Problem requirements :: From the entries below, gather each line containing the word "model".

- - - - - - -

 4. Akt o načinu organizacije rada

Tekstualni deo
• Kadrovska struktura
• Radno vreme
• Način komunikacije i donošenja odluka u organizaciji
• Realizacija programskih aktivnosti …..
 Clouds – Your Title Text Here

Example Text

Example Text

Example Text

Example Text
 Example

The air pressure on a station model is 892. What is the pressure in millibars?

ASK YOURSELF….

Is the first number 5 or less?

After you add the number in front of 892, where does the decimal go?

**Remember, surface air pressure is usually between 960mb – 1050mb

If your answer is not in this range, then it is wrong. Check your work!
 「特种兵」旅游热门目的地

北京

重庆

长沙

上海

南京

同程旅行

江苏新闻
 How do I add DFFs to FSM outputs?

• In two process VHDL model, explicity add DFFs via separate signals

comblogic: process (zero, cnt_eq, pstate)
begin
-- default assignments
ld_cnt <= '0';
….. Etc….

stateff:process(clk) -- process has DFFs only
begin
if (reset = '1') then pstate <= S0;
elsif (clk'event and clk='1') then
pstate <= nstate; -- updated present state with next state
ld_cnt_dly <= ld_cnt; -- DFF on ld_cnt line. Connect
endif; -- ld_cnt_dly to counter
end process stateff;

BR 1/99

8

- - - - - - -

Response area ::
The air pressure on a station model is 892. What is the pressure in millibars?
• In two process VHDL model, explicity add DFFs via separate signals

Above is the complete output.